De nouvelles informations sur la traite d'êtres humains sur les chantiers d'Anvers.

Traite des êtres humains à Anvers: des travailleurs ukrainiens poussés à déménager en Hongrie
©BELGA

Cinquante travailleurs ukrainiens d'Irem - le sous-traitant italien de l'entreprise chimique Borealis soupçonné d'exploitation - auraient été mis sous pression afin de déménager en Hongrie, écrit vendredi la Gazet van Antwerpen. Me Buelens, l'avocat de travailleurs turcs et bengalis, a confirmé l'information. Il leur aurait été dit que comme leur permis de travail belge arrivait à expiration, ils pouvaient aller travailler en Hongire. Les travailleurs ukrainiens qui ont préféré démissionner auraient, de leur côté, été poussés en début de semaine à signer une déclaration selon laquelle ils renonçaient à toute plainte contre Irem. Ceux qui ne voulaient pas la signer auraient alors perdu le logement que le sous-traitant leur fournissait.

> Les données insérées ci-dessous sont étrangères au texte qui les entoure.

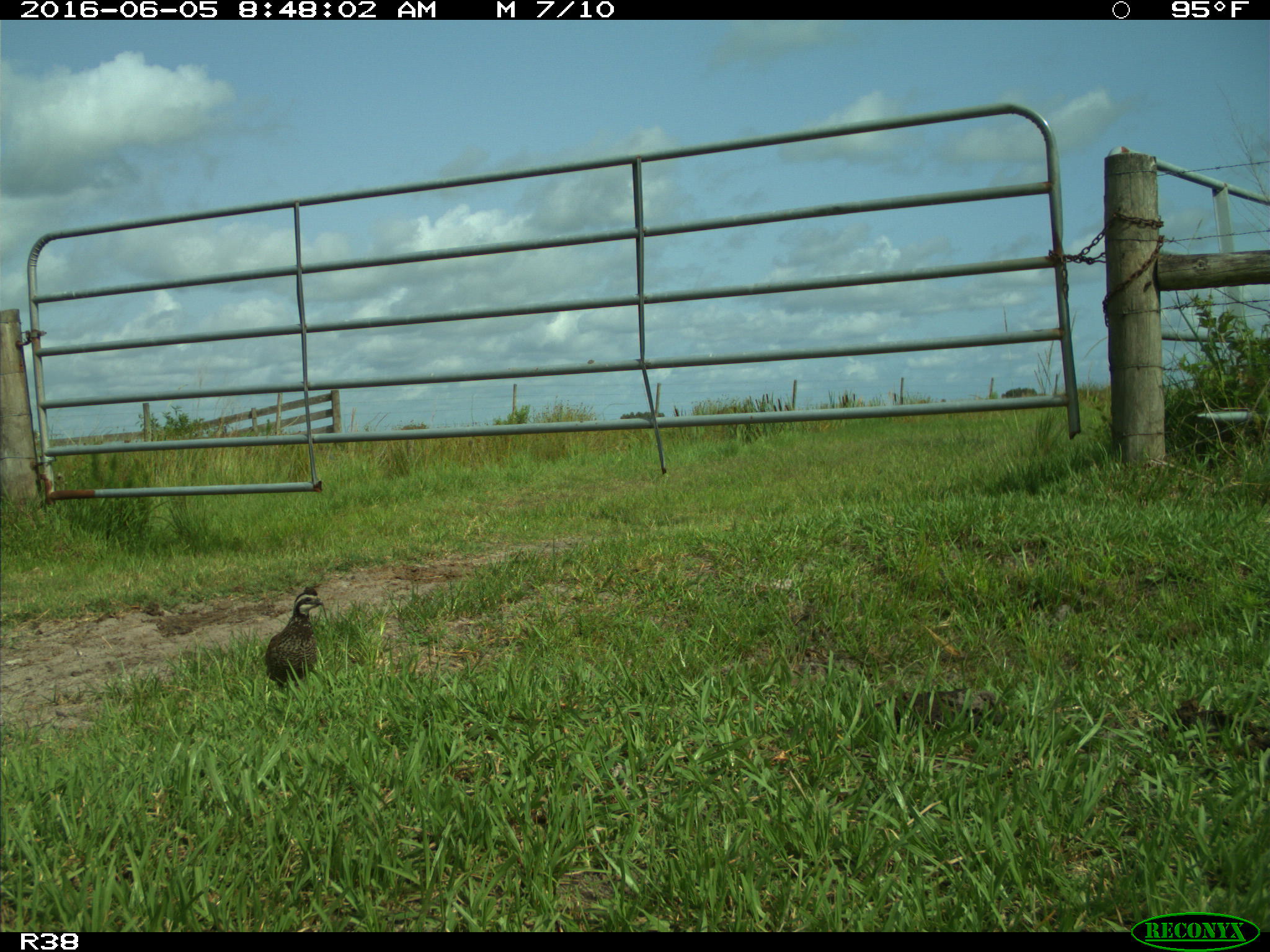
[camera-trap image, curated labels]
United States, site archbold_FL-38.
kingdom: Animalia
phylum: Chordata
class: Aves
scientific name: Aves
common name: birds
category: unidentified bird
Unidentified bird (birds) (Aves).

L'entreprise italienne dément et maintient qu'aucun travailleur n'a subi la moindre pression pour démissionner ou partir en Hongrie. Elle affirme avoir seulement proposé aux travailleurs un nouvel emploi à l'étranger. Cependant, elle estime qu'elle ne peut pas continuer à entretenir les Ukrainiens tant qu'il n'y a pas de travail pour eux ici et qu'ils ne veulent pas aller travailler ailleurs.

Trente-six travailleurs auraient démissionné, 14 auraient refusé. Selon Me Buelens, les travailleurs sont envoyés à l'étranger pour éloigner au maximum le nombre de témoins et de preuves de la Belgique alors qu'une enquête est en cours.